- [EXERCISE INSTRUCTIONS] Each record below should be returned word for word, with no pictures included.

- [EXERCISE INPUTS]
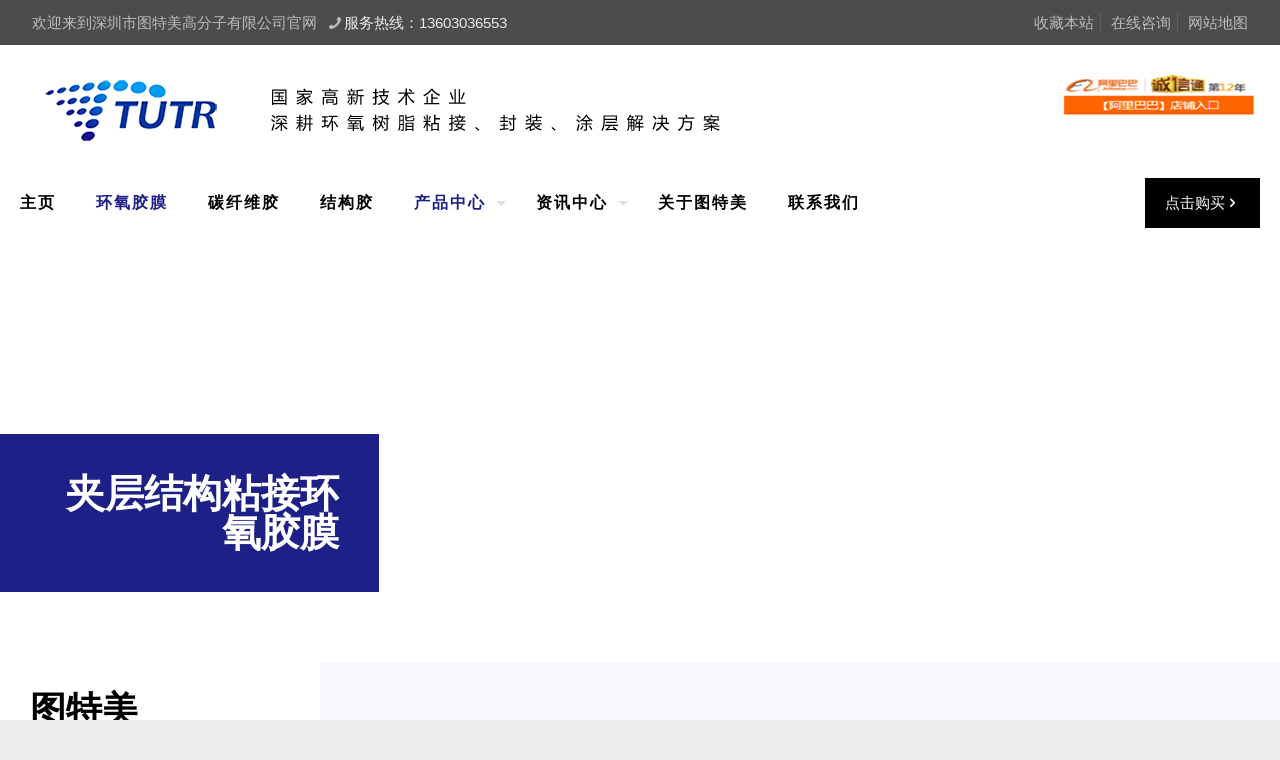

--- FILE ---
content_type: text/css
request_url: https://www.epoxy-app.com/wp-content/uploads/elementor/css/post-1786.css?ver=1767813702
body_size: 492
content:
.elementor-1786 .elementor-element.elementor-element-af1c063:not(.elementor-motion-effects-element-type-background), .elementor-1786 .elementor-element.elementor-element-af1c063 > .elementor-motion-effects-container > .elementor-motion-effects-layer{background-position:center center;background-repeat:no-repeat;background-size:cover;}.elementor-1786 .elementor-element.elementor-element-af1c063{transition:background 0.3s, border 0.3s, border-radius 0.3s, box-shadow 0.3s;margin-top:0px;margin-bottom:0px;padding:200px 0px 0px 0px;}.elementor-1786 .elementor-element.elementor-element-af1c063 > .elementor-background-overlay{transition:background 0.3s, border-radius 0.3s, opacity 0.3s;}.elementor-1786 .elementor-element.elementor-element-7f5afcc > .elementor-element-populated{transition:background 0.3s, border 0.3s, border-radius 0.3s, box-shadow 0.3s;}.elementor-1786 .elementor-element.elementor-element-7f5afcc > .elementor-element-populated > .elementor-background-overlay{transition:background 0.3s, border-radius 0.3s, opacity 0.3s;}.elementor-1786 .elementor-element.elementor-element-542822d:not(.elementor-motion-effects-element-type-background) > .elementor-widget-wrap, .elementor-1786 .elementor-element.elementor-element-542822d > .elementor-widget-wrap > .elementor-motion-effects-container > .elementor-motion-effects-layer{background-color:#1D2087;}.elementor-1786 .elementor-element.elementor-element-542822d > .elementor-element-populated{transition:background 0.3s, border 0.3s, border-radius 0.3s, box-shadow 0.3s;}.elementor-1786 .elementor-element.elementor-element-542822d > .elementor-element-populated > .elementor-background-overlay{transition:background 0.3s, border-radius 0.3s, opacity 0.3s;}.elementor-1786 .elementor-element.elementor-element-6e4138f > .elementor-widget-container{margin:30px 30px 30px 30px;}.elementor-1786 .elementor-element.elementor-element-6e4138f{text-align:end;}.elementor-1786 .elementor-element.elementor-element-6e4138f .elementor-heading-title{color:#FFFFFF;}.elementor-1786 .elementor-element.elementor-element-84d79e0{padding:70px 0px 30px 0px;}.elementor-1786 .elementor-element.elementor-element-9d328cc{--spacer-size:20px;}.elementor-1786 .elementor-element.elementor-element-a73227c .elementor-tab-title{background-color:#1D2087;}.elementor-1786 .elementor-element.elementor-element-a73227c .elementor-accordion-icon, .elementor-1786 .elementor-element.elementor-element-a73227c .elementor-accordion-title{color:#FFFFFF;}.elementor-1786 .elementor-element.elementor-element-a73227c .elementor-accordion-icon svg{fill:#FFFFFF;}.elementor-1786 .elementor-element.elementor-element-a73227c .elementor-tab-title .elementor-accordion-icon i:before{color:#FBFBFB;}.elementor-1786 .elementor-element.elementor-element-a73227c .elementor-tab-title .elementor-accordion-icon svg{fill:#FBFBFB;}.elementor-1786 .elementor-element.elementor-element-a73227c .elementor-tab-title.elementor-active .elementor-accordion-icon i:before{color:#E6E6E6;}.elementor-1786 .elementor-element.elementor-element-a73227c .elementor-tab-title.elementor-active .elementor-accordion-icon svg{fill:#E6E6E6;}.elementor-1786 .elementor-element.elementor-element-a73227c .elementor-tab-content{background-color:#FBFBFB;}.elementor-1786 .elementor-element.elementor-element-f9d1be6:not(.elementor-motion-effects-element-type-background) > .elementor-widget-wrap, .elementor-1786 .elementor-element.elementor-element-f9d1be6 > .elementor-widget-wrap > .elementor-motion-effects-container > .elementor-motion-effects-layer{background-color:#F7F8FF;}.elementor-1786 .elementor-element.elementor-element-f9d1be6 > .elementor-element-populated{transition:background 0.3s, border 0.3s, border-radius 0.3s, box-shadow 0.3s;}.elementor-1786 .elementor-element.elementor-element-f9d1be6 > .elementor-element-populated > .elementor-background-overlay{transition:background 0.3s, border-radius 0.3s, opacity 0.3s;}@media(min-width:768px){.elementor-1786 .elementor-element.elementor-element-7f5afcc{width:29.638%;}.elementor-1786 .elementor-element.elementor-element-50f272d{width:70.362%;}.elementor-1786 .elementor-element.elementor-element-249996b{width:25%;}.elementor-1786 .elementor-element.elementor-element-f9d1be6{width:75%;}}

- [YOUR RESPONSE]
--- FILE ---
content_type: text/css
request_url: https://www.epoxy-app.com/wp-content/uploads/elementor/css/post-1786.css?ver=1767813702
body_size: 492
content:
.elementor-1786 .elementor-element.elementor-element-af1c063:not(.elementor-motion-effects-element-type-background), .elementor-1786 .elementor-element.elementor-element-af1c063 > .elementor-motion-effects-container > .elementor-motion-effects-layer{background-position:center center;background-repeat:no-repeat;background-size:cover;}.elementor-1786 .elementor-element.elementor-element-af1c063{transition:background 0.3s, border 0.3s, border-radius 0.3s, box-shadow 0.3s;margin-top:0px;margin-bottom:0px;padding:200px 0px 0px 0px;}.elementor-1786 .elementor-element.elementor-element-af1c063 > .elementor-background-overlay{transition:background 0.3s, border-radius 0.3s, opacity 0.3s;}.elementor-1786 .elementor-element.elementor-element-7f5afcc > .elementor-element-populated{transition:background 0.3s, border 0.3s, border-radius 0.3s, box-shadow 0.3s;}.elementor-1786 .elementor-element.elementor-element-7f5afcc > .elementor-element-populated > .elementor-background-overlay{transition:background 0.3s, border-radius 0.3s, opacity 0.3s;}.elementor-1786 .elementor-element.elementor-element-542822d:not(.elementor-motion-effects-element-type-background) > .elementor-widget-wrap, .elementor-1786 .elementor-element.elementor-element-542822d > .elementor-widget-wrap > .elementor-motion-effects-container > .elementor-motion-effects-layer{background-color:#1D2087;}.elementor-1786 .elementor-element.elementor-element-542822d > .elementor-element-populated{transition:background 0.3s, border 0.3s, border-radius 0.3s, box-shadow 0.3s;}.elementor-1786 .elementor-element.elementor-element-542822d > .elementor-element-populated > .elementor-background-overlay{transition:background 0.3s, border-radius 0.3s, opacity 0.3s;}.elementor-1786 .elementor-element.elementor-element-6e4138f > .elementor-widget-container{margin:30px 30px 30px 30px;}.elementor-1786 .elementor-element.elementor-element-6e4138f{text-align:end;}.elementor-1786 .elementor-element.elementor-element-6e4138f .elementor-heading-title{color:#FFFFFF;}.elementor-1786 .elementor-element.elementor-element-84d79e0{padding:70px 0px 30px 0px;}.elementor-1786 .elementor-element.elementor-element-9d328cc{--spacer-size:20px;}.elementor-1786 .elementor-element.elementor-element-a73227c .elementor-tab-title{background-color:#1D2087;}.elementor-1786 .elementor-element.elementor-element-a73227c .elementor-accordion-icon, .elementor-1786 .elementor-element.elementor-element-a73227c .elementor-accordion-title{color:#FFFFFF;}.elementor-1786 .elementor-element.elementor-element-a73227c .elementor-accordion-icon svg{fill:#FFFFFF;}.elementor-1786 .elementor-element.elementor-element-a73227c .elementor-tab-title .elementor-accordion-icon i:before{color:#FBFBFB;}.elementor-1786 .elementor-element.elementor-element-a73227c .elementor-tab-title .elementor-accordion-icon svg{fill:#FBFBFB;}.elementor-1786 .elementor-element.elementor-element-a73227c .elementor-tab-title.elementor-active .elementor-accordion-icon i:before{color:#E6E6E6;}.elementor-1786 .elementor-element.elementor-element-a73227c .elementor-tab-title.elementor-active .elementor-accordion-icon svg{fill:#E6E6E6;}.elementor-1786 .elementor-element.elementor-element-a73227c .elementor-tab-content{background-color:#FBFBFB;}.elementor-1786 .elementor-element.elementor-element-f9d1be6:not(.elementor-motion-effects-element-type-background) > .elementor-widget-wrap, .elementor-1786 .elementor-element.elementor-element-f9d1be6 > .elementor-widget-wrap > .elementor-motion-effects-container > .elementor-motion-effects-layer{background-color:#F7F8FF;}.elementor-1786 .elementor-element.elementor-element-f9d1be6 > .elementor-element-populated{transition:background 0.3s, border 0.3s, border-radius 0.3s, box-shadow 0.3s;}.elementor-1786 .elementor-element.elementor-element-f9d1be6 > .elementor-element-populated > .elementor-background-overlay{transition:background 0.3s, border-radius 0.3s, opacity 0.3s;}@media(min-width:768px){.elementor-1786 .elementor-element.elementor-element-7f5afcc{width:29.638%;}.elementor-1786 .elementor-element.elementor-element-50f272d{width:70.362%;}.elementor-1786 .elementor-element.elementor-element-249996b{width:25%;}.elementor-1786 .elementor-element.elementor-element-f9d1be6{width:75%;}}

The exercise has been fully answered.